Below you will find two examples of common cases that may run into performance problems, and how to fix them. We use a simple Company-Employee data model as depicted below.
Eager vs. Lazy
Here is an example of implementing a 1:N relation.
@MappedSuperclass
public abstract BaseEntity {
@Id
@GeneratedValue
@Type(type = "uuid-char")
@Column(length = 36)
private UUID id;
public UUID getId() {
return id;
}
@Override
public boolean equals(Object obj) {
if (this == obj) return true;
if (obj == null) return false;
if (obj instanceof BaseEntity) {
BaseEntity other = (BaseEntity) obj;
if (other.id == null) return false;
return other.id.equals(id);
}
return false;
}
@Override
public int hashCode() {
return id != null ? id.hashCode() : 0;
}
}
@Entity(name = "Company")
public class Company extends BaseEntity{
@Column(length = 100, nullable = false)
public String name;
@OneToMany(mappedBy = "company", targetEntity = Employee.class) // default Lazy
public List<Employee> employees;
}
@Entity(name = "Employee")
@NamedQueries({
@NamedQuery(name = "findEmployeesSimple",
query = "from Employee where yearOfBirth >= :yearOfBirth"),
@NamedQuery(name = "findEmployeesPerformant",
query = "select em, co from Employee em join em.company co" +
" where em.yearOfBirth >= :yearOfBirth")
})
public class Employee extends BaseEntity {
@Column(length = 100, nullable = false)
public String firstName;
@Column(length = 100, nullable = false)
public String lastName;
@Column(length = 100, nullable = false)
public String email;
@Column(precision = 4)
@Index(name = "ix_year_of_birth")
public int yearOfBirth;
@ManyToOne(fetch = FetchType.LAZY) // NB Lazy, this is important!
@JoinColumn(foreignKey = @ForeignKey(name = "fk_employee_company"))
public Company company;
}
Now notice the @ManyToOne(fetch = FetchType.LAZY)
. By default this is set to EAGER
, which makes that the associated company
is loaded when the employee
is loaded.
However, when doing bulk queries like findEmployeesSimple
one runs the risk of bad performance.
The ORM library may then execute an individual query to load the company
for each employee
found.
So when N employee
records are found, N + 1 queries are executed.

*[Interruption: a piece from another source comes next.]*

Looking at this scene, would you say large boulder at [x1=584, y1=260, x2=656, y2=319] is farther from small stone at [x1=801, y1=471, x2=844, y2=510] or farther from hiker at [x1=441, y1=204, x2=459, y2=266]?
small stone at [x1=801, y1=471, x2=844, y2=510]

When setting fetch = FetchType.LAZY
and using the findEmployeesPerformant
query this will not happen.
It will then execute just one query.
Notice you now end up with a result list of type Object[]
objects, containing Employee
and Company
consecutively.
It is your job to make it a list of type List<Employee>
with its company
fields set, ad vice versa company.employee
set as well.
However, this should be much faster than running N + 1 queries. Here is an example on how to do that.
List<Object[]> emcos = query.list();
List<Employee> employees = new ArrayList<>();
for (Object[] emco : emcos) {
var em = (Employee) emco[0];
var co = (Company) emco[1];
em.company = co;
if (co.employees == null) {
co.employees = new ArrayList<>();
}
co.employees.add(em);
}
NB 1. Newer versions of the ORM library may have better optimizers so that findEmployeesSimple
does execute just one query.
But for more complex bulk queries it probably never will.
So to ensure good performance one would better choose the findEmployeesPerformant
approach pre-emptively.
NB 2. Do not forget to invoke Employee.company
before the transaction has ended for a single employee
record loaded from the database.
Else you will get a LazyInitializationException
when accessing Employee.company
later on.
Big IN clause
Consider the scenario in which you have a large list of names in a List<String> names
object.
And now you want to find all employees with a last name that is in that list.
The following query would the be convenient:
@NamedQuery(name = "findEmployeesByName",
query = "from Employee where lastName in (:names)")
Invoking this query with names
as a parameter will work.
But when the list becomes larger than some database specific max (or is it an ORM library max?), usually somewhere around 1000, performance problems may arise.
It turns out that when the list is smaller than this max it will be executed as just one query.
But when it is larger it may result in one query for each individual name in the list, so we get N queries, with N being the size of the list.
To prevent this one can chunk the list into chunks with a size smaller than the max, eg. max - 1.
Then we have N / (max - 1) queries. Next concatenating the separate result lists should not be a problem.